1 teacheR (1st Edition)

Cover image

1.1 Overview

This book is a collection of training materials for an introduction to the R statistical computing programming language. Broken down into chapters, I’ve aimed to cover most of the basics.

The book is largely split into two sections. One section (“For Students”) that’s aimed at those that are entirely new to R. I explain the basics in a way that doesn’t require a background in data analysis or computing and you should have a decent understanding of the fundamentals of R if you manage to make it through.

In the second section (“For Teachers”), we look at some of the topics in greater detail, looking at the theory and specifics that underpin what we’ve learnt in the previous section. For those interested in teaching R to others, this section provides an introduction to the underlying workings of R that can be extremely helpful when questions from your students begin to arise. For example, we look at functions in both sections, however we cover the basics of what a function is and how to use one in the “For Students” section, and how to create functions in the “For Teachers” section.

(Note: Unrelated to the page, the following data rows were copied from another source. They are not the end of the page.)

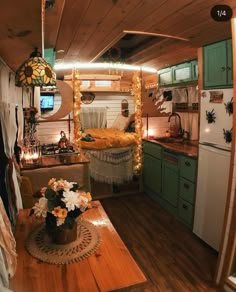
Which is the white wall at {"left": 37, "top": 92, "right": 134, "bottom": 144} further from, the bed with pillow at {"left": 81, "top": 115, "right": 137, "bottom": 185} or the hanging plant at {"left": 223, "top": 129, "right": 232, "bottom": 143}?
the hanging plant at {"left": 223, "top": 129, "right": 232, "bottom": 143}

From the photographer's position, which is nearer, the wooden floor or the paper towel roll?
the wooden floor

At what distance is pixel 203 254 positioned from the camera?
2637 millimetres

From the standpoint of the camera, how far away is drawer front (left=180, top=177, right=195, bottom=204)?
303cm

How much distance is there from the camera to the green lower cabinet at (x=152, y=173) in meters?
3.92

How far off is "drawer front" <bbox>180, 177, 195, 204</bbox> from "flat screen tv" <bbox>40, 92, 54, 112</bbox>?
228 cm

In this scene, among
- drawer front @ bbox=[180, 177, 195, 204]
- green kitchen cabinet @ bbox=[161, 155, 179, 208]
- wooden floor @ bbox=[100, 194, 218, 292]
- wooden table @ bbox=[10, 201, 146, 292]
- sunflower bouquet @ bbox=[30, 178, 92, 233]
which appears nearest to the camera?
wooden table @ bbox=[10, 201, 146, 292]

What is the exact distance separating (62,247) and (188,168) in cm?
208

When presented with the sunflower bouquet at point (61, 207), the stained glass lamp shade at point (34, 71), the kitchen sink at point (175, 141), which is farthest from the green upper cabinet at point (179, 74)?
the sunflower bouquet at point (61, 207)

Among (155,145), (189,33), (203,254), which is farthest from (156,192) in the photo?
(189,33)

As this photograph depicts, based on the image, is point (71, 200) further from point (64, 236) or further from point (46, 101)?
point (46, 101)

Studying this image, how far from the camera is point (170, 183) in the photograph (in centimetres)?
356

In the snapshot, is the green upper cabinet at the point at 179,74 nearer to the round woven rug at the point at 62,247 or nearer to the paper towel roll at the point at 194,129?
the paper towel roll at the point at 194,129

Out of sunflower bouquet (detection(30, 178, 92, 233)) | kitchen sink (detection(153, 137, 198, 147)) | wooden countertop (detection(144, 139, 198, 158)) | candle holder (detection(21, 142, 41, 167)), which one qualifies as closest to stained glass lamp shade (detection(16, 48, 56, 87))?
sunflower bouquet (detection(30, 178, 92, 233))

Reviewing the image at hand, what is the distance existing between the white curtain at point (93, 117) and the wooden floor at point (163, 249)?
1664 mm
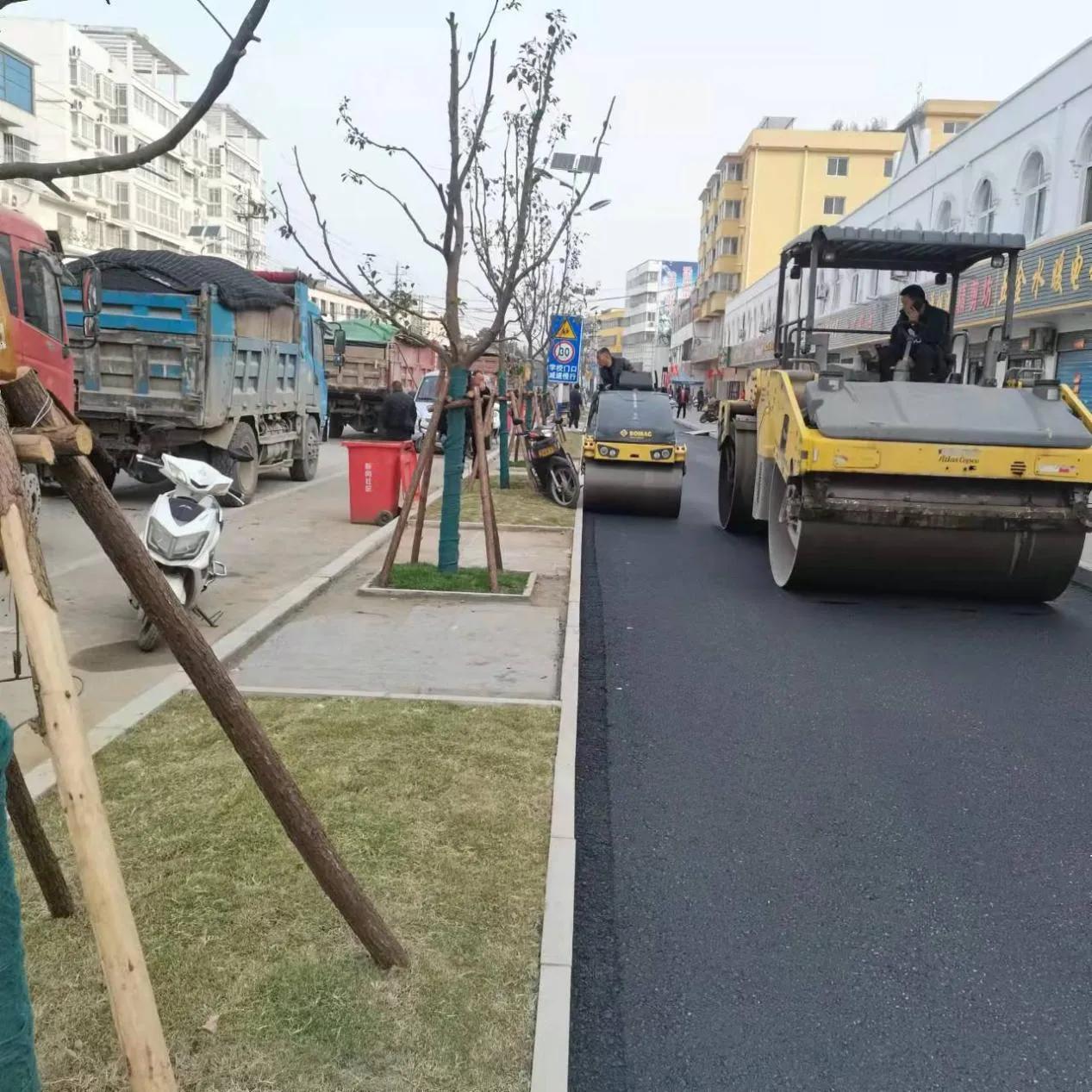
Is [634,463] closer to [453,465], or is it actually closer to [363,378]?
[453,465]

I’m constantly looking to improve this book so feedback is very welcome. Anything from typos to content suggestions, feel free to raise a GitHub issue if you feel something should be changed.

1.1.1 Acknowledgements

This book was made possible with the help of those who raised issues and proposed pull requests. With thanks to: Swapnil Sengupta (@Swapnil-2001), @ARawles64

1.2 About Me

I began using R in my second year of university, during an internship looking at publication bias correction methods. I was under the tutorship of a member of staff who helped me immensely, but I must confess that I have never taken an official course in R, online or in person. I like to think, however, that this is not always a bad thing. Learning from the bottom up and struggling along the way is a fantastic way to acquire knowledge and instills a very important lesson:

You’re not going to know everything there is to know about R. Ever. But that’s okay.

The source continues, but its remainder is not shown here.